Simon & Schuster sales fell 5% in the first quarter ended March 31, 2015 compared to the first quarter of 2014, dropping to $145 million. Operating income, however, increased to $12 million from $11 million, parent company CBS reported.

Sales of digital products were up in the quarter, but sales of print were down. Digital revenues represented 31% of S&S’s total revenues for the first quarter of 2015. S&S CEO Carolyn Reidy said that while sales of e-books rose by one percentage point in the quarter, sales of digital audio had a huge quarter driven by sales of both new and backlist books. She also noted that with the rise in e-book sales in the quarter, e-books accounted for about 26.3% of all revenue, higher than any share the format represented in 2014. And despite the dip in print sales, Reidy said sales through physical stores remained strong in the quarter. She attributed the print decline partly to the mix of titles, noting that in the first quarter of 2014 the company was stil enjoying good sales of Duck Dynasty books.

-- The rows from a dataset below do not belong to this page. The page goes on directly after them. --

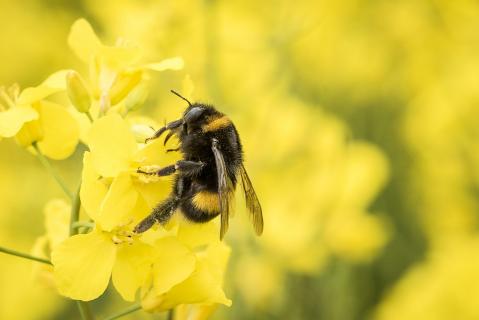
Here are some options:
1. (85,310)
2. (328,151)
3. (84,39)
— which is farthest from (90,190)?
(328,151)

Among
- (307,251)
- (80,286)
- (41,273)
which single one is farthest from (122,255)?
(307,251)

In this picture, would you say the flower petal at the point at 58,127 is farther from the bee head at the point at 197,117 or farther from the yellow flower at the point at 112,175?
the bee head at the point at 197,117

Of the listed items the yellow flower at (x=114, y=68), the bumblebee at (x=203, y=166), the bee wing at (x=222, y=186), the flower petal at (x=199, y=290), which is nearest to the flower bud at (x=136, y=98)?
the yellow flower at (x=114, y=68)

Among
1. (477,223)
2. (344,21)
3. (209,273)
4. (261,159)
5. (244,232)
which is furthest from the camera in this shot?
(344,21)

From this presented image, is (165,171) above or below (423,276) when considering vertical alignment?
above

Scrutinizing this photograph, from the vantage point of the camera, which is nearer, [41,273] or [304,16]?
[41,273]

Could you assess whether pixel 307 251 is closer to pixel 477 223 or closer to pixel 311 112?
pixel 311 112

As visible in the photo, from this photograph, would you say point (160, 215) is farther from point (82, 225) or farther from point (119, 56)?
point (119, 56)
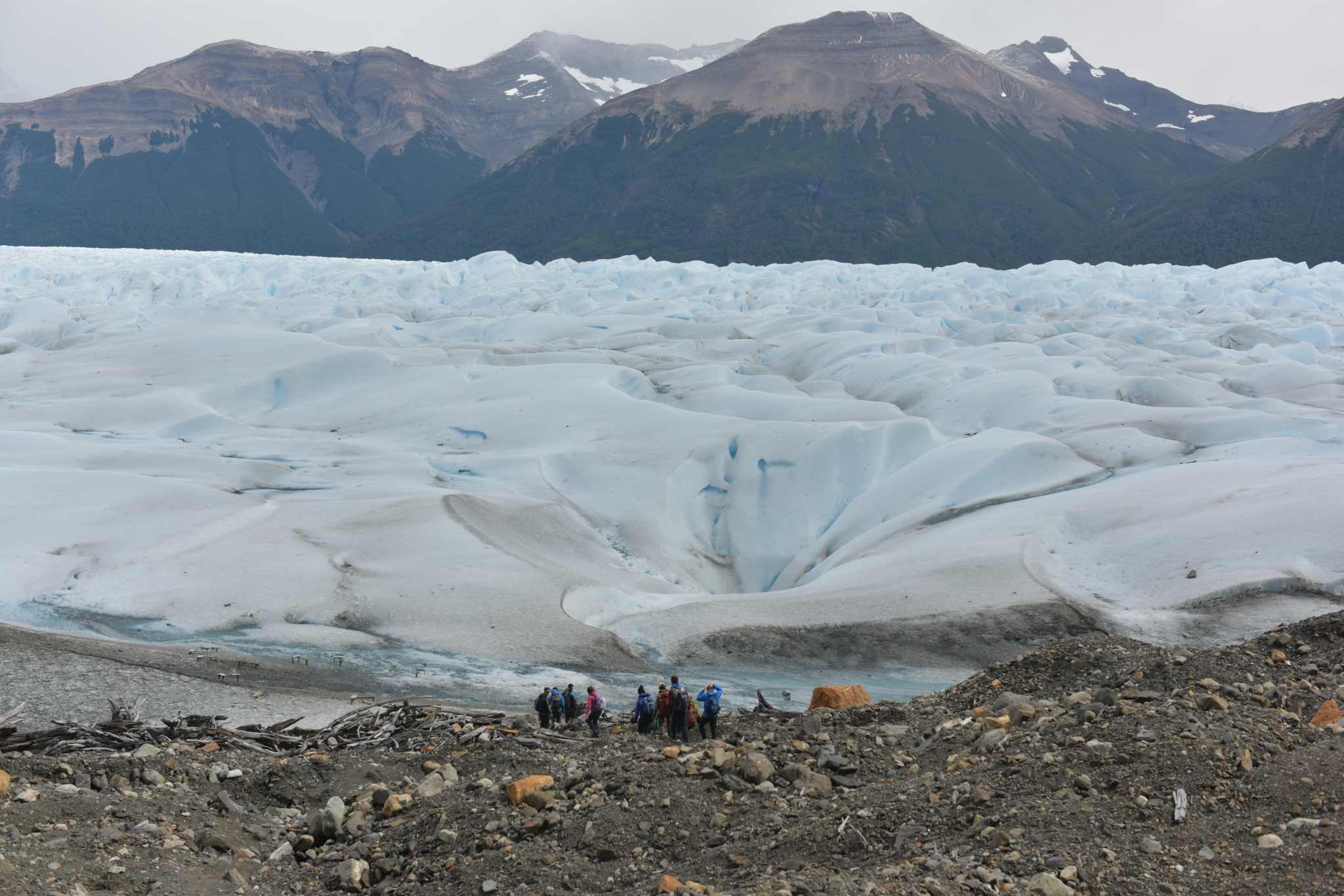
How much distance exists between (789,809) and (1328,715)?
321cm

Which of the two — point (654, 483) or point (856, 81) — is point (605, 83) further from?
point (654, 483)

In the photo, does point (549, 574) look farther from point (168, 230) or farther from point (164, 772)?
point (168, 230)

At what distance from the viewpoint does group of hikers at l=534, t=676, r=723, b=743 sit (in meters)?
6.76

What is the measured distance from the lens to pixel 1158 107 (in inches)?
6373

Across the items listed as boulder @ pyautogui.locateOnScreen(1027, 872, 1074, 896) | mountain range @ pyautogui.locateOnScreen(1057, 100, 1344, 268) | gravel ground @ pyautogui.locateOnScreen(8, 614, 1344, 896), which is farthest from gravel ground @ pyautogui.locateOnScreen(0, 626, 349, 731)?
mountain range @ pyautogui.locateOnScreen(1057, 100, 1344, 268)

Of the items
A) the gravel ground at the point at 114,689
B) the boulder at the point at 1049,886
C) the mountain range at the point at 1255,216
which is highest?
the mountain range at the point at 1255,216

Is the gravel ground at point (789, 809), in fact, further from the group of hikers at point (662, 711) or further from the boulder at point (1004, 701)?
the group of hikers at point (662, 711)

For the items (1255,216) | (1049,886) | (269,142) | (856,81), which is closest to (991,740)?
(1049,886)

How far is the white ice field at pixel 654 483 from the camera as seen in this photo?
33.3 feet

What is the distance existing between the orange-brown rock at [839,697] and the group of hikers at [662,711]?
90 centimetres

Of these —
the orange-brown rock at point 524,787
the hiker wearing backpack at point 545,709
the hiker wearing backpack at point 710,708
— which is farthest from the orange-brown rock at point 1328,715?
the hiker wearing backpack at point 545,709

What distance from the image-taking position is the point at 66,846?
4.36m

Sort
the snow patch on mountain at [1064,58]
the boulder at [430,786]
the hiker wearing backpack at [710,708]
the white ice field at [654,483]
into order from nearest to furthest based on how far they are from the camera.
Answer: the boulder at [430,786] → the hiker wearing backpack at [710,708] → the white ice field at [654,483] → the snow patch on mountain at [1064,58]

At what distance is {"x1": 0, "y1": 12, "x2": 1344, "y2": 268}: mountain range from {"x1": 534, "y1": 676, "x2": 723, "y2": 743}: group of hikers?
3113 inches
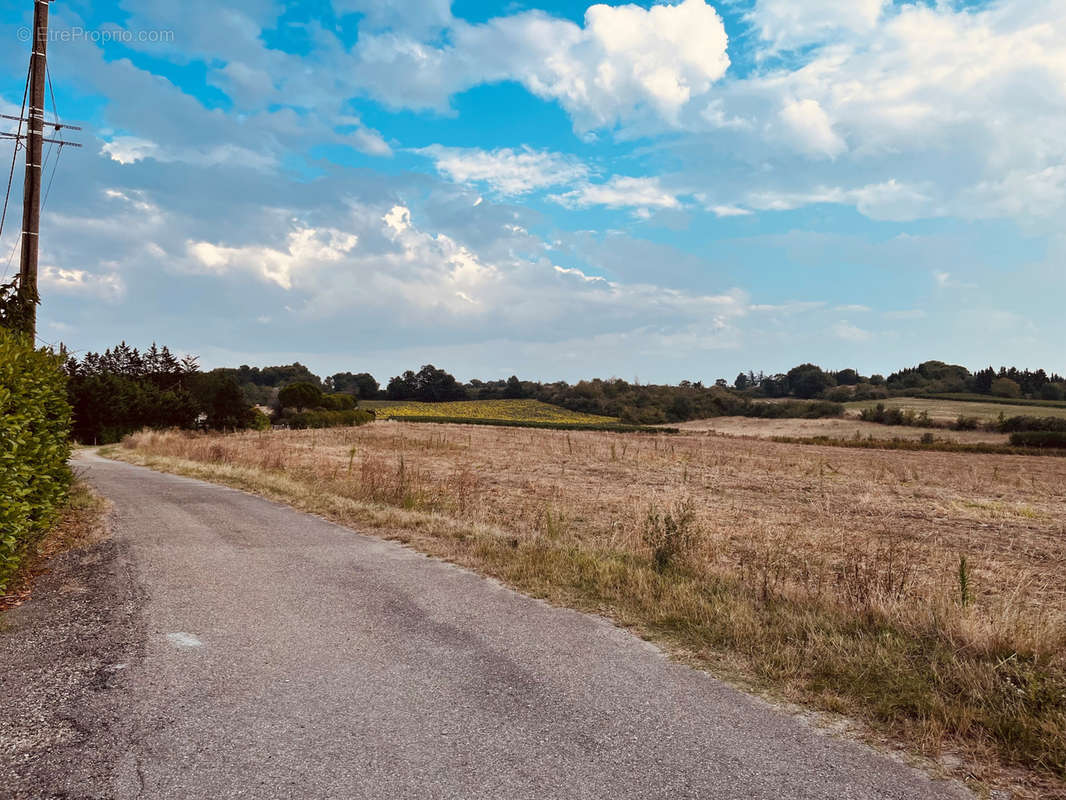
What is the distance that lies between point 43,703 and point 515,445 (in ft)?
122

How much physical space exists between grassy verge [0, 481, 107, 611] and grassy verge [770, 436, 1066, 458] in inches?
2067

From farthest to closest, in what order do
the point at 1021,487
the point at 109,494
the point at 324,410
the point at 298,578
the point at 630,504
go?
1. the point at 324,410
2. the point at 1021,487
3. the point at 630,504
4. the point at 109,494
5. the point at 298,578

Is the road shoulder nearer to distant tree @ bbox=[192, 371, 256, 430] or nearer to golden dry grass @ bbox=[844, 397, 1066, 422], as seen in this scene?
distant tree @ bbox=[192, 371, 256, 430]

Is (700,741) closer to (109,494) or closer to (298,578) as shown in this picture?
(298,578)

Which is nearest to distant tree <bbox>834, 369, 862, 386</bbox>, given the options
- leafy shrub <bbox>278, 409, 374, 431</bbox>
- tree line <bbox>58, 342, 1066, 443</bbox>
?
tree line <bbox>58, 342, 1066, 443</bbox>

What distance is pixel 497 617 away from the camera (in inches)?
275

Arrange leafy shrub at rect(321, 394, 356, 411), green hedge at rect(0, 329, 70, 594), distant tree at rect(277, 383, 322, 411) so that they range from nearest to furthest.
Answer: green hedge at rect(0, 329, 70, 594)
distant tree at rect(277, 383, 322, 411)
leafy shrub at rect(321, 394, 356, 411)

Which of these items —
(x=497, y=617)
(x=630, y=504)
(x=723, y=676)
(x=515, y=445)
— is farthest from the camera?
(x=515, y=445)

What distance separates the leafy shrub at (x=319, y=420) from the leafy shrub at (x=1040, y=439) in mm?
57503

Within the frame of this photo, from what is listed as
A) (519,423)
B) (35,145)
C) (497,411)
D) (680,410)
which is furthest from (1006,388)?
(35,145)

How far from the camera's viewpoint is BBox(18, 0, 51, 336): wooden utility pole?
14.8 meters

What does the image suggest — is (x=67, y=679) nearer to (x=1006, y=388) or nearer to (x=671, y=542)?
(x=671, y=542)

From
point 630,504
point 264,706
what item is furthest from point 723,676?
point 630,504

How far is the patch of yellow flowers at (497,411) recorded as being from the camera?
84.2 m
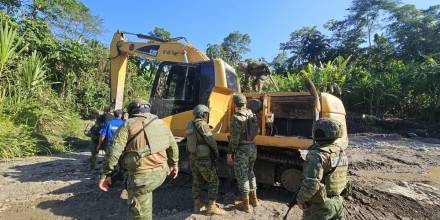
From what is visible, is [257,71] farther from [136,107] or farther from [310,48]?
[310,48]

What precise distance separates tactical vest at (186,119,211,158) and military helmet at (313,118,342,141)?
7.21 feet

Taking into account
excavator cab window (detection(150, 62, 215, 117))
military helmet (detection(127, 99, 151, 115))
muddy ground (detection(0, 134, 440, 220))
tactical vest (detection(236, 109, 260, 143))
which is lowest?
muddy ground (detection(0, 134, 440, 220))

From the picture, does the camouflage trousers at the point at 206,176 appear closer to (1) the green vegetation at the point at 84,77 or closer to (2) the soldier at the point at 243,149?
(2) the soldier at the point at 243,149

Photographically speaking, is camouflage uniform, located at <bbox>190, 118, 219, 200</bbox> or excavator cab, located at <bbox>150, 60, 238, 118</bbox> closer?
camouflage uniform, located at <bbox>190, 118, 219, 200</bbox>

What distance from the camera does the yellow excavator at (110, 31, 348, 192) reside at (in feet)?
19.3

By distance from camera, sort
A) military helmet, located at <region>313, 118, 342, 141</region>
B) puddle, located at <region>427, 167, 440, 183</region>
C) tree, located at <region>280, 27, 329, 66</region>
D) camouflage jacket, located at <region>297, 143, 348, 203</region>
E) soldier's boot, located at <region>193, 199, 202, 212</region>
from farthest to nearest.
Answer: tree, located at <region>280, 27, 329, 66</region>
puddle, located at <region>427, 167, 440, 183</region>
soldier's boot, located at <region>193, 199, 202, 212</region>
military helmet, located at <region>313, 118, 342, 141</region>
camouflage jacket, located at <region>297, 143, 348, 203</region>

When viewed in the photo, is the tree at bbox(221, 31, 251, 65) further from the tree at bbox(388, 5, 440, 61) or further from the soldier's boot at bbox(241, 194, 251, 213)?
the soldier's boot at bbox(241, 194, 251, 213)

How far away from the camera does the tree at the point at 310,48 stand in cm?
3488

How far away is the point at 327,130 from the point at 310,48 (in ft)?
110

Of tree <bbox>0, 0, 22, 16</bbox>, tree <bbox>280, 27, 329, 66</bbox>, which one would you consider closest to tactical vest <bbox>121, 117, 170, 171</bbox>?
tree <bbox>0, 0, 22, 16</bbox>

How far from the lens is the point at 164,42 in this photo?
7.63m

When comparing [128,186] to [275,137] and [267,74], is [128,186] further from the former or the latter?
[267,74]

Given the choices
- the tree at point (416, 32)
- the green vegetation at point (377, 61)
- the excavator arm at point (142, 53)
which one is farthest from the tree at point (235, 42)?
the excavator arm at point (142, 53)

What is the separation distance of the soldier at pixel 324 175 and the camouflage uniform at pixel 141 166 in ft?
4.99
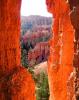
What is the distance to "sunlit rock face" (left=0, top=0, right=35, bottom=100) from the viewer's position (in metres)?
17.7

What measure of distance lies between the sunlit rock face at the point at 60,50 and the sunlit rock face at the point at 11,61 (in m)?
3.22

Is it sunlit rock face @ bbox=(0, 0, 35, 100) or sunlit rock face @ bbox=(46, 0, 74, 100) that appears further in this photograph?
sunlit rock face @ bbox=(46, 0, 74, 100)

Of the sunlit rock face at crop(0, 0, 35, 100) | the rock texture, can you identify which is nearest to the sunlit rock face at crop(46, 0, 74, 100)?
the sunlit rock face at crop(0, 0, 35, 100)

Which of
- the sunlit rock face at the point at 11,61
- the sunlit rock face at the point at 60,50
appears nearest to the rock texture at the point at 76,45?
the sunlit rock face at the point at 11,61

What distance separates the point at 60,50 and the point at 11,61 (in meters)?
5.23

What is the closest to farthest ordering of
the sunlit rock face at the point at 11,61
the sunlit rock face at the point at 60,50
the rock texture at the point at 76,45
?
the rock texture at the point at 76,45
the sunlit rock face at the point at 11,61
the sunlit rock face at the point at 60,50

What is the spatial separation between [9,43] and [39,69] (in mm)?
17744

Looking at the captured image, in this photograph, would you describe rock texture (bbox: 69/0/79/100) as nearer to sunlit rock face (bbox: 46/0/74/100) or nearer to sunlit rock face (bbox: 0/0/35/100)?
sunlit rock face (bbox: 0/0/35/100)

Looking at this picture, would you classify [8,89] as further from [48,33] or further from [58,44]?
[48,33]

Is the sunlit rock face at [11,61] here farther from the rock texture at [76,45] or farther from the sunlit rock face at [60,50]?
the rock texture at [76,45]

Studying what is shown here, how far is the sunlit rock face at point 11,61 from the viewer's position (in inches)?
697

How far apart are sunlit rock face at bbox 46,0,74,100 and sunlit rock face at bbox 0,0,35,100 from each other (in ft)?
10.6

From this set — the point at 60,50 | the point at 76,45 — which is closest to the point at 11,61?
the point at 60,50

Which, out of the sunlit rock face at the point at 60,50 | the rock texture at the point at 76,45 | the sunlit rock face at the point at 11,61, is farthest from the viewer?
the sunlit rock face at the point at 60,50
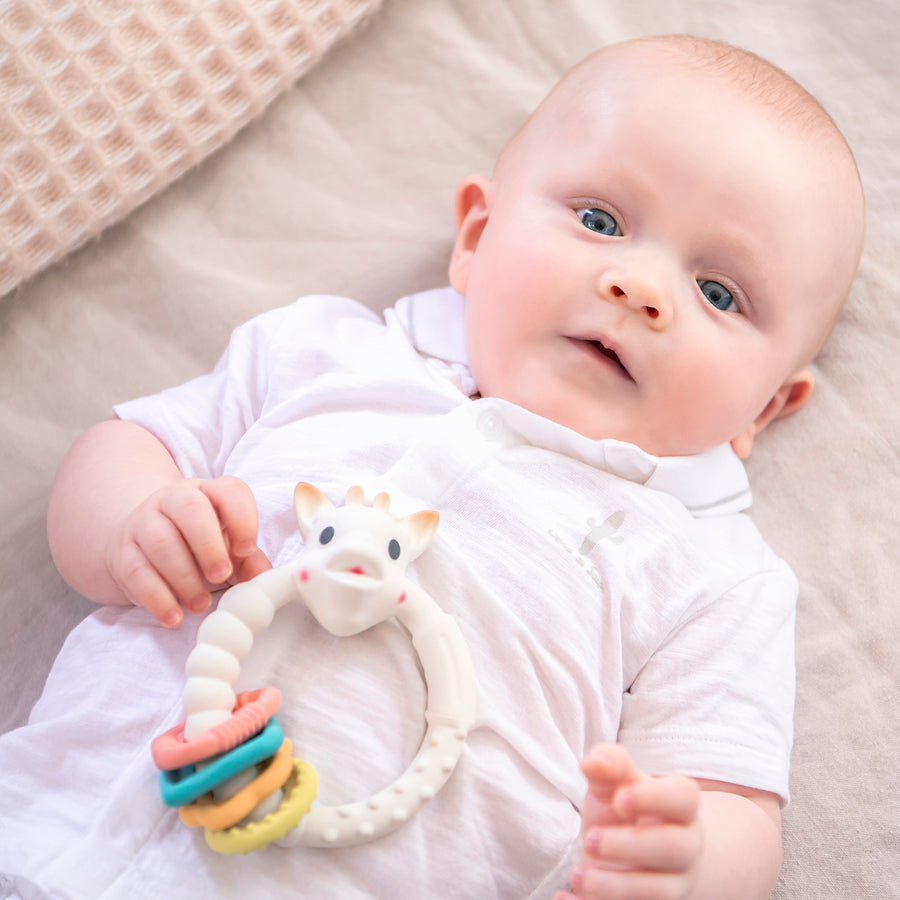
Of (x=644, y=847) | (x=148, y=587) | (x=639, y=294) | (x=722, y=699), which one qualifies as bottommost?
(x=722, y=699)

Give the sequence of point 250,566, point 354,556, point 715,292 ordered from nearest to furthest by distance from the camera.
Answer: point 354,556 → point 250,566 → point 715,292

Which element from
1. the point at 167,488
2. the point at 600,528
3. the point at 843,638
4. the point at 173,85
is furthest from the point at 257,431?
the point at 843,638

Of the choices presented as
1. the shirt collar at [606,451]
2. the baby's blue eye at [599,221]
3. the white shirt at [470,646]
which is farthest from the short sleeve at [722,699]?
the baby's blue eye at [599,221]

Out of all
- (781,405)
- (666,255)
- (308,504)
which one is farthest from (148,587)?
(781,405)

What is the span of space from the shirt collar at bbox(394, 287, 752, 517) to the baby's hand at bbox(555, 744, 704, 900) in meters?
0.39

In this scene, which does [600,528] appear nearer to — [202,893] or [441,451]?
[441,451]

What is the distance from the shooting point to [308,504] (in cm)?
97

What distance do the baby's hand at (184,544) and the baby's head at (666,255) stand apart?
13.9 inches

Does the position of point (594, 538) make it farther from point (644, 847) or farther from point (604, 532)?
point (644, 847)

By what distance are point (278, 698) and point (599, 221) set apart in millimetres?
646

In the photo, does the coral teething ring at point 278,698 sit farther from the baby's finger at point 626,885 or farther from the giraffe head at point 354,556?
the baby's finger at point 626,885

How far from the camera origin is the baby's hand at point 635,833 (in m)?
0.77

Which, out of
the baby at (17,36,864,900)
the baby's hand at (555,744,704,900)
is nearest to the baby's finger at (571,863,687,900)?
the baby's hand at (555,744,704,900)

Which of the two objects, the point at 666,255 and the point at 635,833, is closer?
the point at 635,833
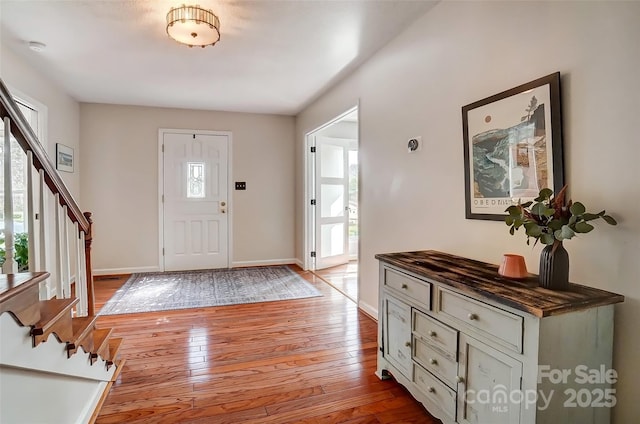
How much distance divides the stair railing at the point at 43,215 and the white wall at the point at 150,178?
2.73 m

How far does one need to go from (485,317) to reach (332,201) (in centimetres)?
378

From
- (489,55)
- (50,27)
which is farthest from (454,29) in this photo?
(50,27)

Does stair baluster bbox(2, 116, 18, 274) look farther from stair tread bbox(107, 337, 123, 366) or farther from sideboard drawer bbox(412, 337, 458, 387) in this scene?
sideboard drawer bbox(412, 337, 458, 387)

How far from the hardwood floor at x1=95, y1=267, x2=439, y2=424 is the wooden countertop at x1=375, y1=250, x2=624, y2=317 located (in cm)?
75

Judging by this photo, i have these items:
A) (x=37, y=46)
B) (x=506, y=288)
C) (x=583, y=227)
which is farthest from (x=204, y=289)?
(x=583, y=227)

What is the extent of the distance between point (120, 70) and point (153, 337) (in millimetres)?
2524

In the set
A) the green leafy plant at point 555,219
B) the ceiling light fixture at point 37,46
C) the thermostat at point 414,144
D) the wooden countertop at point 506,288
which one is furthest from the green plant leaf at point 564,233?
the ceiling light fixture at point 37,46

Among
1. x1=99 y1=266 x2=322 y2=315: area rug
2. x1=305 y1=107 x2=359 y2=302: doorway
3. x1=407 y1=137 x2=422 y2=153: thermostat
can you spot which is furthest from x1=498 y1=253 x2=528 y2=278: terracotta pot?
x1=305 y1=107 x2=359 y2=302: doorway

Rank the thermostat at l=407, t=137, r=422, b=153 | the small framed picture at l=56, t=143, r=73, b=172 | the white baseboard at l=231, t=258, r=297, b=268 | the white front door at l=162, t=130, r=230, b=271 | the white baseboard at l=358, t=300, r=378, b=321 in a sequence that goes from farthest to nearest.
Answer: the white baseboard at l=231, t=258, r=297, b=268 → the white front door at l=162, t=130, r=230, b=271 → the small framed picture at l=56, t=143, r=73, b=172 → the white baseboard at l=358, t=300, r=378, b=321 → the thermostat at l=407, t=137, r=422, b=153

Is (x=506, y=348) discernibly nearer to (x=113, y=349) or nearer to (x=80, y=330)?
(x=80, y=330)

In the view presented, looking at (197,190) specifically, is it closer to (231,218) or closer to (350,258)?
(231,218)

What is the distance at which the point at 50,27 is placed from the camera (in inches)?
97.6

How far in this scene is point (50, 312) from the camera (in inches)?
56.8

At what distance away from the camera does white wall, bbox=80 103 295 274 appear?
461 cm
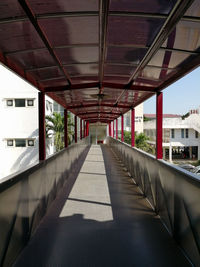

The sales mix also helped to partially explain the improvement in profits in the quarter. Reidy noted that one of its biggest books in the period was the Pulitzer Prize-winning All the Light We Cannot See which has been in the market since last May.

In addition to All the Light We Cannot See other bestsellers included Get What's Yours: The Secrets to Maxing Out Your Social Security, Leaving Berlin, I've' Got You Under My Skin and Still Alice. S&S has also benefited from the hot start of its Keywords imprint which focuses on publishing books by YouTube and other Internet stars. The imprint has published three titles so far and all have hit the bestsellers list. In addition to sales, Reidy believes that success of the Keywords books is drawing in new readers who, after seeing the personalities on the web want to own something from them. Bookstore signings have draw as many as 4,000 fans, Reidy noted.

Reidy thinks S&S will have a solid second quarter, pointing to such promising titles as The Wright Brothers by David McCullough which is already off to a good start, Stephen King's Finders Keepers, The Melody Lingers On by Mary Higgins Clark, and Jimmy Carter's A Full Life.

Note: This piece has been updated since it was initially posted to include comments from S&S CEO Carolyn Reidy.